#### [Request]
Transcribe all the entries word for word, omitting any pictures they contain.
*** Data entries ***
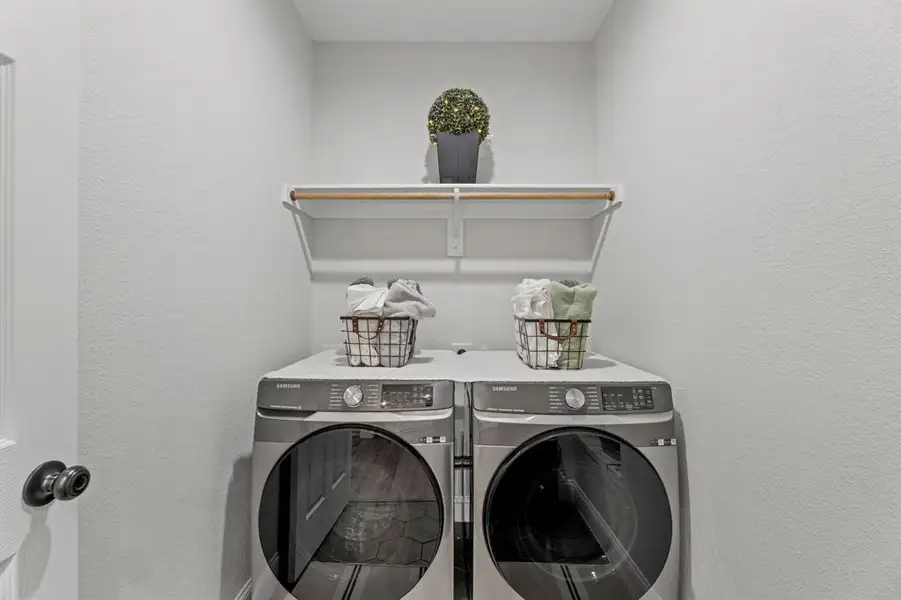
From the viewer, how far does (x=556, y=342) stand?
1.60 meters

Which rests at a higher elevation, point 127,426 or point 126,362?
point 126,362

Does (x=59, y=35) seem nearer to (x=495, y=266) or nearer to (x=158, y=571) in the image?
(x=158, y=571)

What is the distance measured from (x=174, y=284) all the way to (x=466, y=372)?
882 mm

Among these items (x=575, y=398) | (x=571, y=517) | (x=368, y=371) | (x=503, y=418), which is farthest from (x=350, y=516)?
(x=575, y=398)

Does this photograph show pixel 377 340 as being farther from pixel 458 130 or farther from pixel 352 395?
pixel 458 130

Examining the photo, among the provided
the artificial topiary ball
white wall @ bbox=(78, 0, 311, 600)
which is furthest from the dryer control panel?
the artificial topiary ball

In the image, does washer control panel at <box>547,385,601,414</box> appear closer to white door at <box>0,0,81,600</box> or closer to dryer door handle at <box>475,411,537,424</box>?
dryer door handle at <box>475,411,537,424</box>

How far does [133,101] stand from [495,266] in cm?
157

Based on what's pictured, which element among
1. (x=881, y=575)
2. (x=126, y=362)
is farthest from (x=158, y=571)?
(x=881, y=575)

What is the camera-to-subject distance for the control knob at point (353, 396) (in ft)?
4.58

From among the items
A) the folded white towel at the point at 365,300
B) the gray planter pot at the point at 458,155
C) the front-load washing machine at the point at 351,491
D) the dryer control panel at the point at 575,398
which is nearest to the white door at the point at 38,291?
the front-load washing machine at the point at 351,491

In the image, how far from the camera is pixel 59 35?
744 mm

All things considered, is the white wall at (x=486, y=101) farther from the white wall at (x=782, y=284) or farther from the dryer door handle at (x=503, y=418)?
the dryer door handle at (x=503, y=418)

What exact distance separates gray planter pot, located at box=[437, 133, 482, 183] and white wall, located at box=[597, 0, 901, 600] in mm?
719
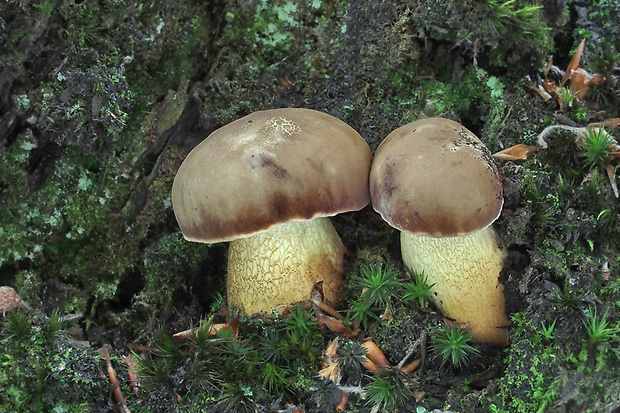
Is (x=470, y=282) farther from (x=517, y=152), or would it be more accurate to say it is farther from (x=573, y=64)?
(x=573, y=64)

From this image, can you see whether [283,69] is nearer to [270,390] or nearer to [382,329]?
[382,329]

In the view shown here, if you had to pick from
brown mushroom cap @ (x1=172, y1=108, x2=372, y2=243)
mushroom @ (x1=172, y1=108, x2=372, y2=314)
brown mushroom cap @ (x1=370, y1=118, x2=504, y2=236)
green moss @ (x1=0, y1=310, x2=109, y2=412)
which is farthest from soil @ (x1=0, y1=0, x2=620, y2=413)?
brown mushroom cap @ (x1=172, y1=108, x2=372, y2=243)

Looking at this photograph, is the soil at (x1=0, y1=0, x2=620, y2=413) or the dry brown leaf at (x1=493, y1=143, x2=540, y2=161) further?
the dry brown leaf at (x1=493, y1=143, x2=540, y2=161)

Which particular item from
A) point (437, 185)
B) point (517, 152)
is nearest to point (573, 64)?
point (517, 152)

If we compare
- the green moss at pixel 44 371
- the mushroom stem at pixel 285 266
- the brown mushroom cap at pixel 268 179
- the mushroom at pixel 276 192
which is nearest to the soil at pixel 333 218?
the green moss at pixel 44 371

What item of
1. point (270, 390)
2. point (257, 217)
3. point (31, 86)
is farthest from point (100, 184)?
point (270, 390)

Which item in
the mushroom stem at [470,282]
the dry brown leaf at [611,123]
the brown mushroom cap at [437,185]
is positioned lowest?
the mushroom stem at [470,282]

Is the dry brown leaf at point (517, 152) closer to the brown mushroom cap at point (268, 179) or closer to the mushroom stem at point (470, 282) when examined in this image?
the mushroom stem at point (470, 282)

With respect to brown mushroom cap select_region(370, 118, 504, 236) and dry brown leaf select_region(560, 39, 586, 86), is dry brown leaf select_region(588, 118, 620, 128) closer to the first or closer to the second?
dry brown leaf select_region(560, 39, 586, 86)
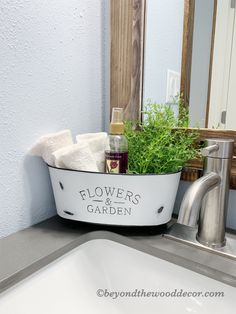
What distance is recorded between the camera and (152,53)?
0.72m

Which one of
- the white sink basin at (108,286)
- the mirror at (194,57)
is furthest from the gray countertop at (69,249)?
the mirror at (194,57)

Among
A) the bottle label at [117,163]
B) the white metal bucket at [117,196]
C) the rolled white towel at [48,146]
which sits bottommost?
the white metal bucket at [117,196]

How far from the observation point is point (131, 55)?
703 mm

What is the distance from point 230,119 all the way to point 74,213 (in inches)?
15.4

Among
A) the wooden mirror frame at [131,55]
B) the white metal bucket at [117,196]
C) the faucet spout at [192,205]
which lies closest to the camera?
the faucet spout at [192,205]

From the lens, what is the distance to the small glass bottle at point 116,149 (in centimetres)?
57

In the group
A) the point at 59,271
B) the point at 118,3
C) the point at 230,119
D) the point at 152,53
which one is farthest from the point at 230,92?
the point at 59,271

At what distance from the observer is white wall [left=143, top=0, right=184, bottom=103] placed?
675 millimetres

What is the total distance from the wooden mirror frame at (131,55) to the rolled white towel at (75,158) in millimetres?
217

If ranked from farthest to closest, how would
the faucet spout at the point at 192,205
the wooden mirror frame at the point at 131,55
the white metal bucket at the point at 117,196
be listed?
the wooden mirror frame at the point at 131,55, the white metal bucket at the point at 117,196, the faucet spout at the point at 192,205

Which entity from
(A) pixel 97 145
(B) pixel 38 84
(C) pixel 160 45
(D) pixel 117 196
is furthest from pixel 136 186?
(C) pixel 160 45

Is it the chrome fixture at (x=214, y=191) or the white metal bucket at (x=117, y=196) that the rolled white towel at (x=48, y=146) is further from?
the chrome fixture at (x=214, y=191)

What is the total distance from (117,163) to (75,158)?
0.09 metres

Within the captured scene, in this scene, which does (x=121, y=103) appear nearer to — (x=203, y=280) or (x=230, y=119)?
(x=230, y=119)
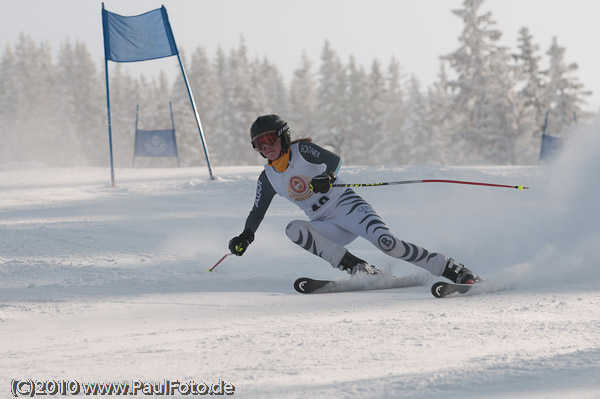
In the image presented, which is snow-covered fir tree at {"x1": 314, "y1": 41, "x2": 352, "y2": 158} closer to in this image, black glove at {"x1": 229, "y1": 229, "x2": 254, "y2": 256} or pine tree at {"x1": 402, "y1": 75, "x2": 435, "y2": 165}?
pine tree at {"x1": 402, "y1": 75, "x2": 435, "y2": 165}

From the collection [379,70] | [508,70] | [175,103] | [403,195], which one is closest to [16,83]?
[175,103]

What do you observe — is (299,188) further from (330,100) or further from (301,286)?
(330,100)

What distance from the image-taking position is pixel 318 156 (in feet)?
15.0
***
#### [Exercise result]
From the viewer, how far does (x=556, y=342) stand?
1.60 meters

Which rests at a higher elevation, point 127,426 or point 126,362?
point 126,362

Does (x=59, y=35) seem nearer to (x=495, y=266) or nearer to (x=158, y=571) in the image?
(x=158, y=571)

What is the distance measured from (x=174, y=284) all the way to (x=466, y=372)?
882 mm

Among these items (x=575, y=398) | (x=571, y=517) | (x=368, y=371) | (x=503, y=418), which is farthest from (x=350, y=516)?
(x=575, y=398)

Does this photograph show pixel 377 340 as being farther from pixel 458 130 or farther from pixel 352 395?
pixel 458 130

Examining the photo, among the provided
the artificial topiary ball
white wall @ bbox=(78, 0, 311, 600)
which is furthest from the dryer control panel?
the artificial topiary ball

In the image, does washer control panel at <box>547,385,601,414</box> appear closer to white door at <box>0,0,81,600</box> or closer to dryer door handle at <box>475,411,537,424</box>?
dryer door handle at <box>475,411,537,424</box>

How far does [133,101] stand from [495,266] in cm?
157

Based on what's pictured, which element among
1. (x=881, y=575)
2. (x=126, y=362)
is farthest from (x=158, y=571)?
(x=881, y=575)

What is the camera-to-subject distance for the control knob at point (353, 396) (in ft)?
4.58

From among the items
A) the folded white towel at the point at 365,300
B) the gray planter pot at the point at 458,155
C) the front-load washing machine at the point at 351,491
D) the dryer control panel at the point at 575,398
which is nearest to the white door at the point at 38,291?
the front-load washing machine at the point at 351,491

In the image, how far from the camera is pixel 59 35?
744 mm

All things considered, is the white wall at (x=486, y=101) farther from the white wall at (x=782, y=284) or farther from the dryer door handle at (x=503, y=418)?
the dryer door handle at (x=503, y=418)

What exact distance separates gray planter pot, located at box=[437, 133, 482, 183] and white wall, located at box=[597, 0, 901, 600] in mm?
719
Is (x=470, y=282) farther from (x=517, y=152), or would it be more accurate to say it is farther from (x=573, y=64)?
(x=573, y=64)

From this image, can you see whether [283,69] is nearer to [270,390] or nearer to [382,329]?
[382,329]

In the view shown here, if you had to pick from
brown mushroom cap @ (x1=172, y1=108, x2=372, y2=243)
mushroom @ (x1=172, y1=108, x2=372, y2=314)
brown mushroom cap @ (x1=370, y1=118, x2=504, y2=236)
green moss @ (x1=0, y1=310, x2=109, y2=412)
which is farthest from soil @ (x1=0, y1=0, x2=620, y2=413)?
brown mushroom cap @ (x1=172, y1=108, x2=372, y2=243)

Looking at this photograph, is the soil at (x1=0, y1=0, x2=620, y2=413) or the dry brown leaf at (x1=493, y1=143, x2=540, y2=161) further?
the dry brown leaf at (x1=493, y1=143, x2=540, y2=161)

Which particular item from
A) point (437, 185)
B) point (517, 152)
is nearest to point (573, 64)?
point (517, 152)

If we compare
- the green moss at pixel 44 371
- the mushroom stem at pixel 285 266
- the brown mushroom cap at pixel 268 179
- the mushroom at pixel 276 192
which is nearest to the soil at pixel 333 218?
the green moss at pixel 44 371

What item of
1. point (270, 390)
2. point (257, 217)
3. point (31, 86)
is farthest from point (100, 184)?
point (270, 390)

Which item in
the mushroom stem at [470,282]
the dry brown leaf at [611,123]
the brown mushroom cap at [437,185]
is positioned lowest?
the mushroom stem at [470,282]

Is the dry brown leaf at point (517, 152) closer to the brown mushroom cap at point (268, 179) or closer to the mushroom stem at point (470, 282) when examined in this image?
the mushroom stem at point (470, 282)

With respect to brown mushroom cap select_region(370, 118, 504, 236) and dry brown leaf select_region(560, 39, 586, 86), is dry brown leaf select_region(588, 118, 620, 128) closer to the first or closer to the second?
dry brown leaf select_region(560, 39, 586, 86)
What distance is recorded between the camera and (152,53)?
0.72m

Which one of
- the white sink basin at (108,286)
- the mirror at (194,57)
is furthest from the gray countertop at (69,249)?
the mirror at (194,57)

Among
A) the bottle label at [117,163]
B) the white metal bucket at [117,196]
C) the rolled white towel at [48,146]
which sits bottommost?
the white metal bucket at [117,196]

How far from the observation point is point (131, 55)?
703 mm

What is the distance from point 230,119 all the way to point 74,213 (in inches)?
15.4

Among
A) the wooden mirror frame at [131,55]
B) the white metal bucket at [117,196]
C) the faucet spout at [192,205]
which lies closest to the camera?
the faucet spout at [192,205]

From the lens, what is the distance to the small glass bottle at point 116,149 (in centimetres)?
57

In the group
A) the point at 59,271
B) the point at 118,3
C) the point at 230,119
D) the point at 152,53
which one is farthest from the point at 230,92?
the point at 59,271

At what distance from the observer is white wall [left=143, top=0, right=184, bottom=103] placed?
675 millimetres

What is the total distance from the wooden mirror frame at (131,55) to the rolled white towel at (75,158) in millimetres?
217

If ranked from farthest to closest, how would
the faucet spout at the point at 192,205
the wooden mirror frame at the point at 131,55
the white metal bucket at the point at 117,196
be listed?
the wooden mirror frame at the point at 131,55, the white metal bucket at the point at 117,196, the faucet spout at the point at 192,205

Which entity from
(A) pixel 97 145
(B) pixel 38 84
(C) pixel 160 45
(D) pixel 117 196
is furthest from pixel 136 186?
(C) pixel 160 45

Is it the chrome fixture at (x=214, y=191) or the white metal bucket at (x=117, y=196) that the rolled white towel at (x=48, y=146) is further from?
the chrome fixture at (x=214, y=191)

What is the total distance from (117,163) to (75,158)?
0.09 metres

Within the captured scene, in this scene, which does (x=121, y=103) appear nearer to — (x=203, y=280) or (x=230, y=119)?
(x=230, y=119)
In the image presented, which is snow-covered fir tree at {"x1": 314, "y1": 41, "x2": 352, "y2": 158} closer to in this image, black glove at {"x1": 229, "y1": 229, "x2": 254, "y2": 256} or pine tree at {"x1": 402, "y1": 75, "x2": 435, "y2": 165}?
pine tree at {"x1": 402, "y1": 75, "x2": 435, "y2": 165}

From the collection [379,70] | [508,70] | [175,103] | [403,195], which one is closest to [16,83]?
[175,103]

What do you observe — is (299,188) further from (330,100) or further from (301,286)?
(330,100)

What distance from the image-taking position is pixel 318 156 (in feet)?
15.0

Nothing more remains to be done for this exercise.